An international study of dialysis patients shows that although U.S. residents have the highest out-of-pocket drug costs, even those who can afford their prescription drugs are far less likely to take them than patients in other countries.
The new research from the University of Michigan School of Public Health and the Arbor Research Collaborative for Health found that high out-of-pocket drug costs are only a partial reason why fewer American dialysis patients took their medications than in other countries, said Richard Hirth, professor at the U-M School of Public Health.
"There is something about Americans that make them more noncompliant with their drugs even when you leave out the higher cost of the drugs," said Hirth, who co-authored the paper with Scott Greer, assistant professor at the School of Public Health. "The study looked at drug costs and adherence in hemodialysis patients from 12 developed countries participating in the Dialysis Outcomes and Practice Patterns Study.
Dialysis patients in the United Kingdom enjoyed the lowest out-of-pocket spending, at $8 per month, compared to $114 per month in the United States. The percentage of people who did not adhere to their drug regimens because of cost ranged from 3 percent in Japan to 29 percent in the United States—a percentage higher than expected, even accounting for the high cost of U.S. prescriptions, Hirth said.

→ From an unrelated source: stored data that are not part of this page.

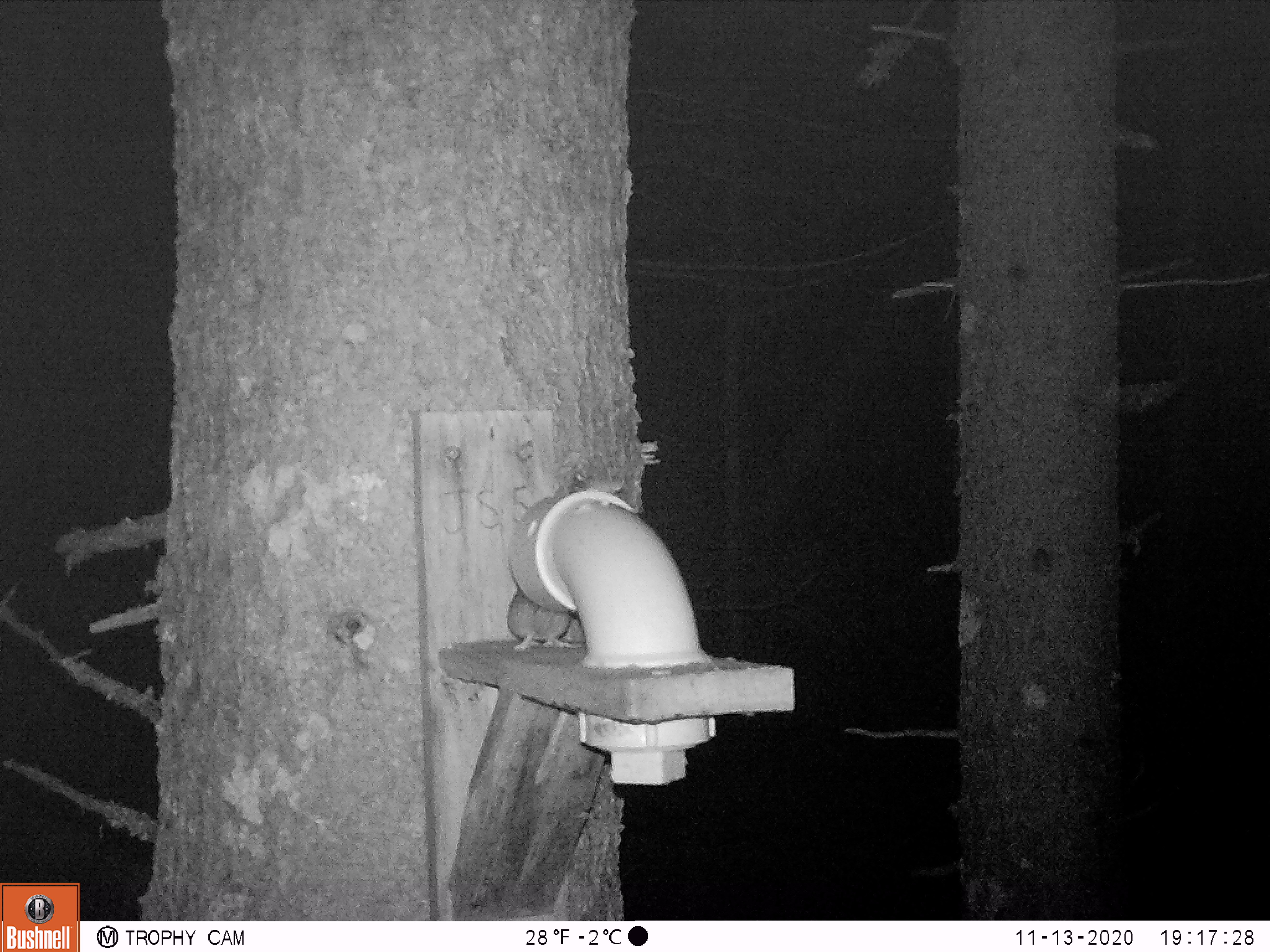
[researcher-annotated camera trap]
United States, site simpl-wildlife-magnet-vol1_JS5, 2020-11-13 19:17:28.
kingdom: Animalia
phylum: Chordata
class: Mammalia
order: Rodentia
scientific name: Rodentia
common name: mouse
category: mouse sp.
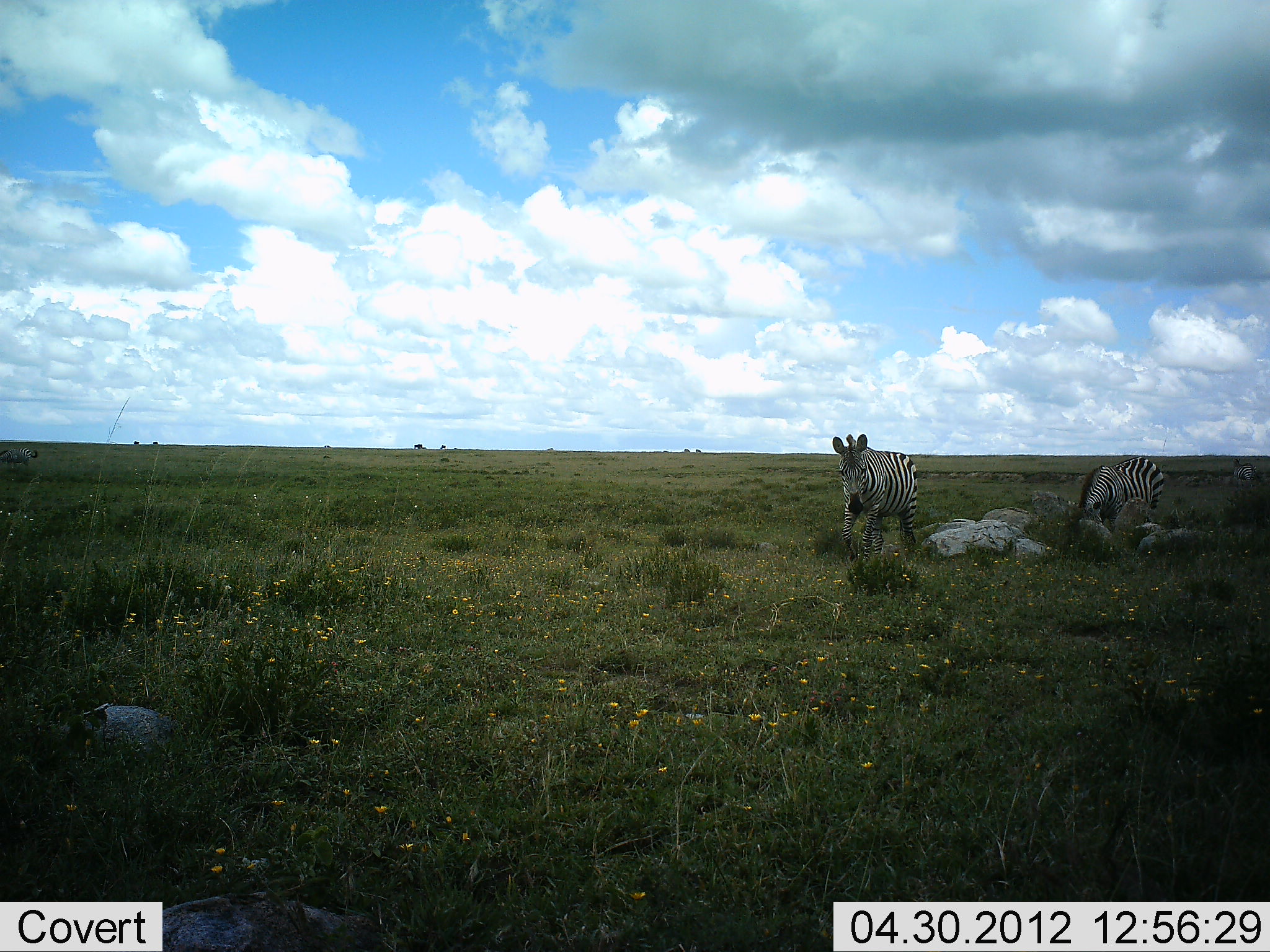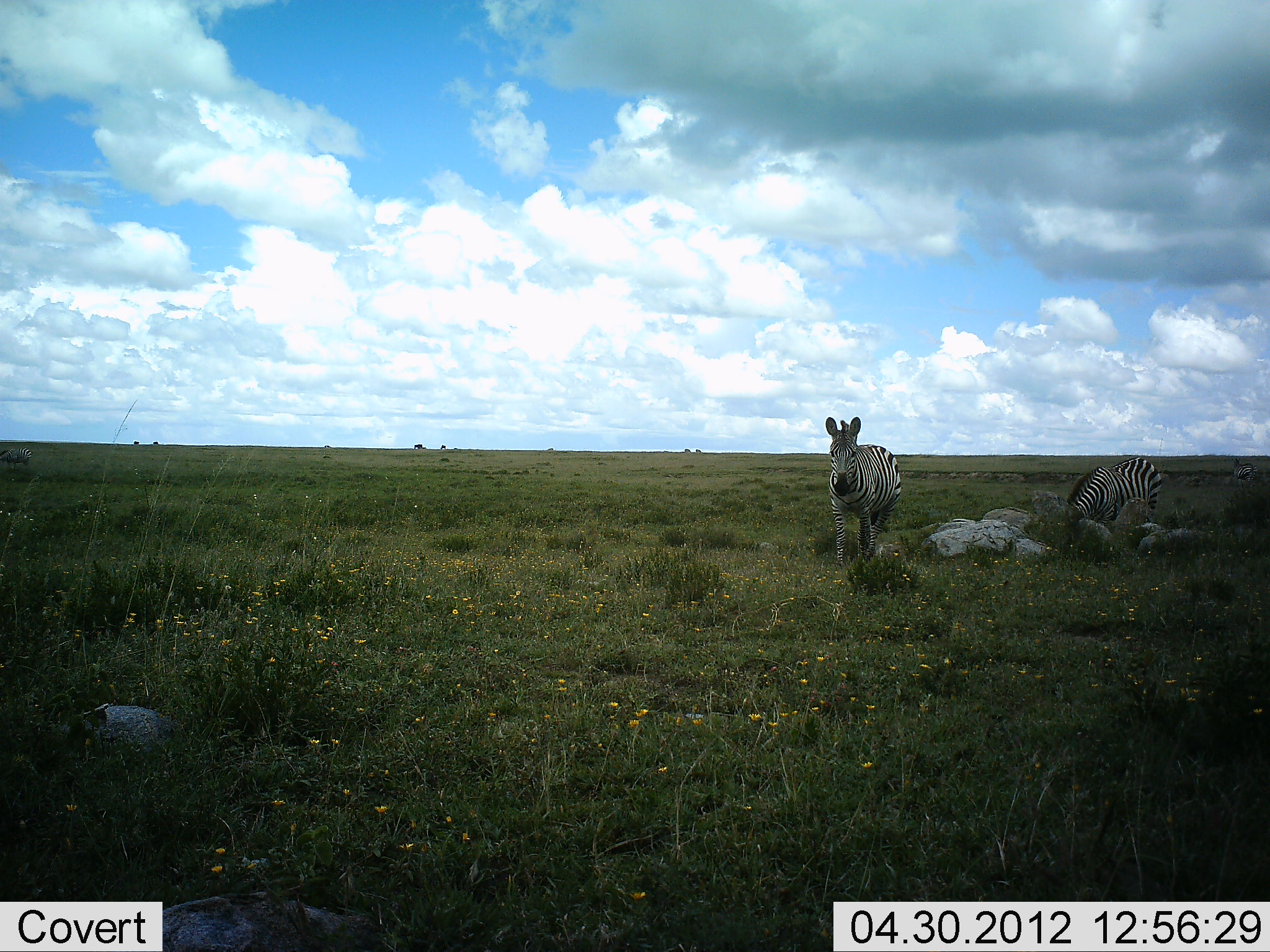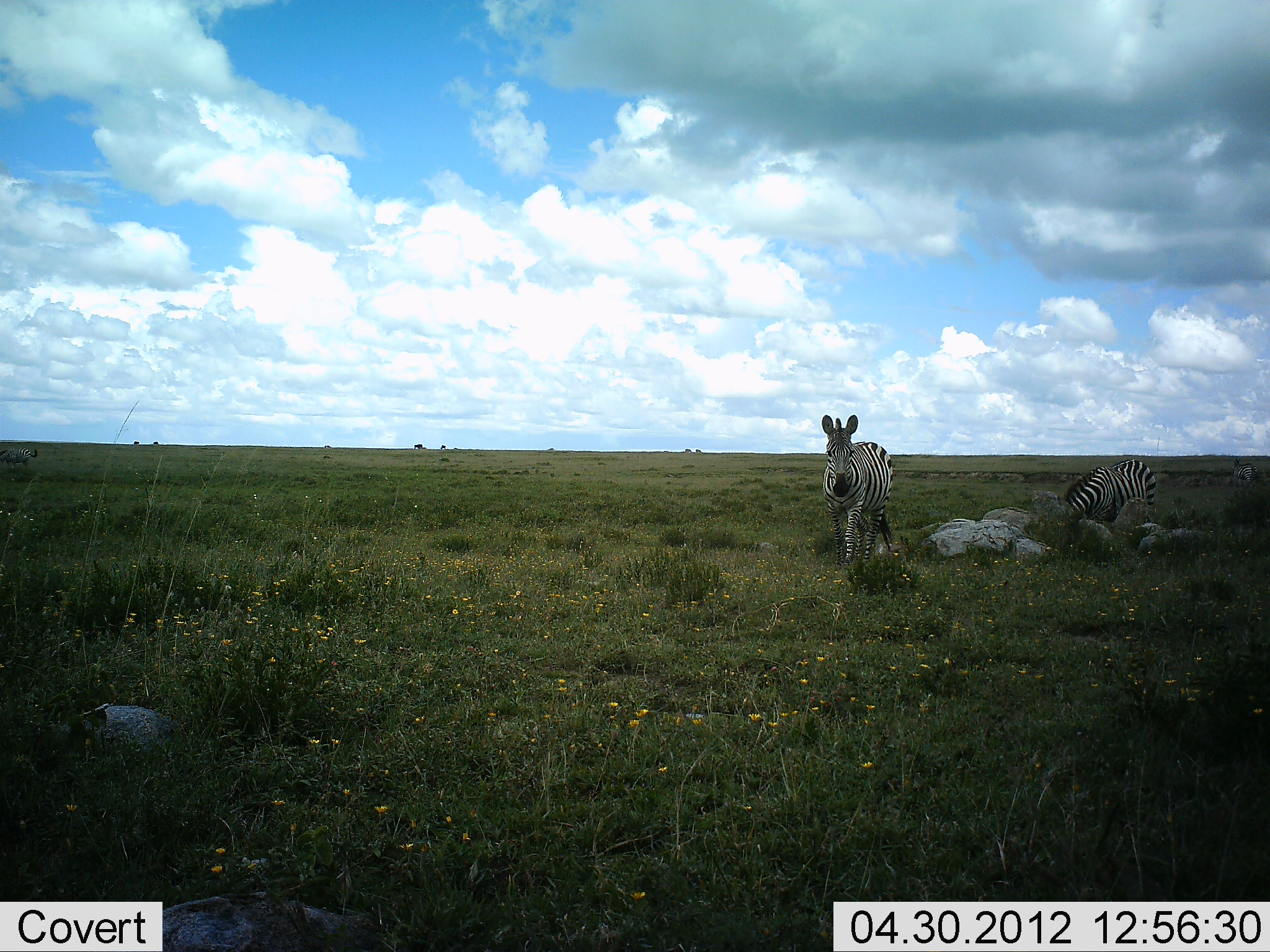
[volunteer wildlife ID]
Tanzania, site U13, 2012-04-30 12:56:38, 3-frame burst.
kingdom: Animalia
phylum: Chordata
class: Mammalia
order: Perissodactyla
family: Equidae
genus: Equus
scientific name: Equus quagga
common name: plains zebra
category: zebra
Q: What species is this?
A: Zebra (plains zebra) (Equus quagga).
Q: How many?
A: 2.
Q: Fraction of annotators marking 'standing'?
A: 45%.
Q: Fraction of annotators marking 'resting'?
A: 18%.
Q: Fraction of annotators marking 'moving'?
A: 45%.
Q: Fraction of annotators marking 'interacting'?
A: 0%.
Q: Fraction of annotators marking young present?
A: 0%.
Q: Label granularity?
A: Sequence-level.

Hirth and Greer simulated the impact of prescription drug coverage under Medicare Part D, implemented after the survey, and determined that U.S. out-of-pocket burdens would remain high by international standards, though no longer the highest, with the projected U.S. burden falling below that of Swedish patients. Nonetheless, they projected that although non-adherence would decline after the implementation of Part D, it would still remain well above that in any other country in the sample. Thus, the high non-adherence rate in the United States is only partially explained by high out-of-pocket costs, Hirth said.
So, the researchers examined features of health policy across these 12 countries that might modify the relationship between out-of-pocket costs and non-adherence. There is some suggestion in the data that, in addition to modifying the absolute out-of-pocket burden, policies that craft exemptions from co-payments for targeted subpopulations may be particularly effective at reducing non-adherence.
Dialysis patients are the perfect study population because the condition and the treatment—kidney failure and dialysis—are similar everywhere, Hirth said. Prior research on drug adherence has almost always focused on data from a single country or has been based on different data sources across countries, obscuring the contributions of policy to any observed differences.
A recent survey showed that drug prices in the United States are 6 percent to 33 percent higher than in other industrialized countries, with only Japan having higher prices. There are two ways to control drug costs: regulate the price directly or via negotiation, and set the mechanism for how people pay, such as a co-pay or flat fee, and how you define who has to pay.
"Since we don't control the costs directly, we rely very heavily on out-of-pocket costs," Greer said. "If you can't control prices, you need to control the co-pays."
The paper, "Out-of-pocket spending and medication adherence among dialysis patients in 12 countries" will appear in the journal Health Affairs on Jan. 8.
Other co-authors on the paper include: Justin Albert, research analyst at Arbor Research Collaborative for Health; Eric Young, assistant dean, Veterans Affairs Ann Arbor Healthcare System, and John Piette, associate professor, Department of Internal Medicine, U-M.